‘Crying need for financial support’ in Gaza: UNRWA Commissioner General

Hend Kortam
4 Min Read
Commissioner General of the United Nations Relief and Woks Agency (UNRWA) Pierre Krähenbühl. (Photo from UNRWA)
Commissioner General of the United Nations Relief and Woks Agency (UNRWA) Pierre Krähenbühl. (Photo from UNRWA)
Commissioner General of the United Nations Relief and Woks Agency (UNRWA) Pierre Krähenbühl.
(Photo from UNRWA)

Commissioner General of the United Nations Relief and Woks Agency (UNRWA) Pierre Krähenbühl is set to announce the need for “$47m in the next four weeks” to help make conditions in Gaza “just about bearable” pending full reconstruction.

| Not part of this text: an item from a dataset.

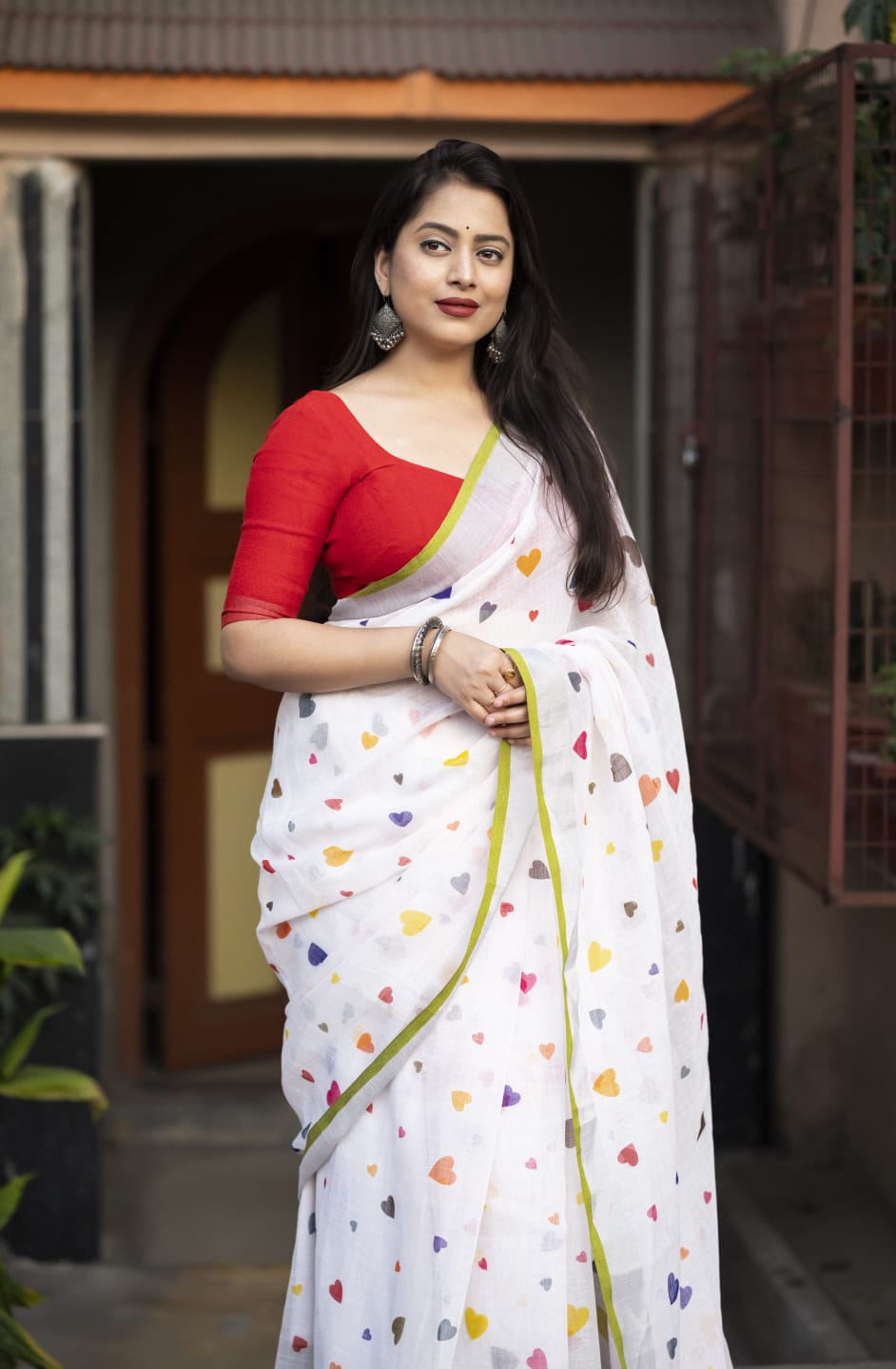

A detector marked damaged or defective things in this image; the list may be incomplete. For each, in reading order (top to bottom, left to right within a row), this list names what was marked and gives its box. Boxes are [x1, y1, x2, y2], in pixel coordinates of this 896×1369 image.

rusty metal gate [654, 43, 896, 906]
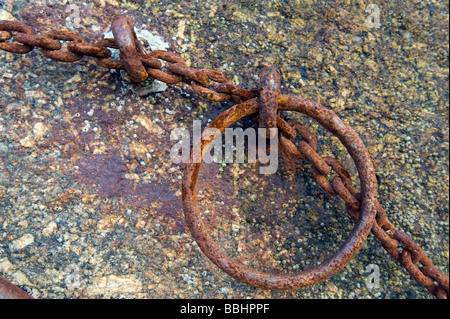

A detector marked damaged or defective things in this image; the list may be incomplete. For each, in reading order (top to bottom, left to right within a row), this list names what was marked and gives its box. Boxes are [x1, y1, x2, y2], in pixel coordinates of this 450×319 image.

According to a copy of Krähenbühl’s speech, which is due to be delivered before the Arab League Council of Foreign Ministers Sunday, Krähenbühl is expected to discuss UNRWA efforts in the Gaza Strip. These efforts will focus on repairing thousands of homes and schools, giving cash support to families, counseling traumatised individuals, providing employment opportunities and restoring some infrastructure like water systems.

Krähenbühl will discuss the “crying need for financial support,” without which, “not only will the already severe suffering of many thousands continue, but it will be impossible to restore any semblance of [a] healthy economic life, and thus human security and stability, to Gaza”.

Palestinian Authority President Mahmoud Abbas, who is currently on a three day visit in Egypt, told Egyptian reporters on Saturday that the conflict left 2,149 dead, including 942 women and children. The number of people left injured in the densely populated strip exceeds 11,000, including 5,800 women and children.

Abbas said “massacres have been carried out against 91 families, annihilating them. They no longer exist in the civil registry”.

The death toll includes 12 UNRWA staff and 40 who died in shelling of UNRWA schools, where hundreds of thousands of Gazans have sought shelter during the raging conflict. Krähenbühl is expected say that these attacks as a “source of universal shame” adding: “Nothing justified or could imaginably justify Israel’s shelling of UN premises being used as civilian shelters, all of which has repeatedly been duly notified precisely to ensure that they would be preserved.”

The commissioner general is expected to say that this conflict is “five times worse” than the one in 2009, in terms of displaced and houses damaged. Abbas said the conflict left 18,000 homes completely destroyed and 41,000 partially destroyed. He added that over 461,000 have been displaced.

Krähenbühl will talk about the need to work with various parties to “work out a long term plan for Gaza recovery and reconstruction” and to be able “to bring essential building materials into Gaza”. The Gaza Strip has been under siege since Hamas’s takeover in 2007 and Israel does not allow the entry of construction materials into the strip.

The commissioner general is also expected to say that “Palestinians are not statistics” and that there it is time to change the paradigm in Gaza and the West Bank and to address the “underlying causes of the conflict and the occupation”.

“It is therefore inconceivable that the current ceasefire—as important and vital as it is—would be the only outcome after this deadly conflict and that the situation would be allowed to return to the preexisting conditions under the blockade, which has rendered conditions in Gaza untenable and unlivable,” the copy of Krähenbühl’s speech states. He is set to call for both lifting the blockade and an end of rocket fire into Israel.

The conflict in Gaza began on 7 July and ended with an open ended ceasefire agreement between Palestinian factions and Israel on 26 August.

Israel launched the military operation titled “Protective Edge” with the aim of stopping “Hamas rocket fire into Israel”. It drastically escalated on 17 July when Israel launched a ground operation.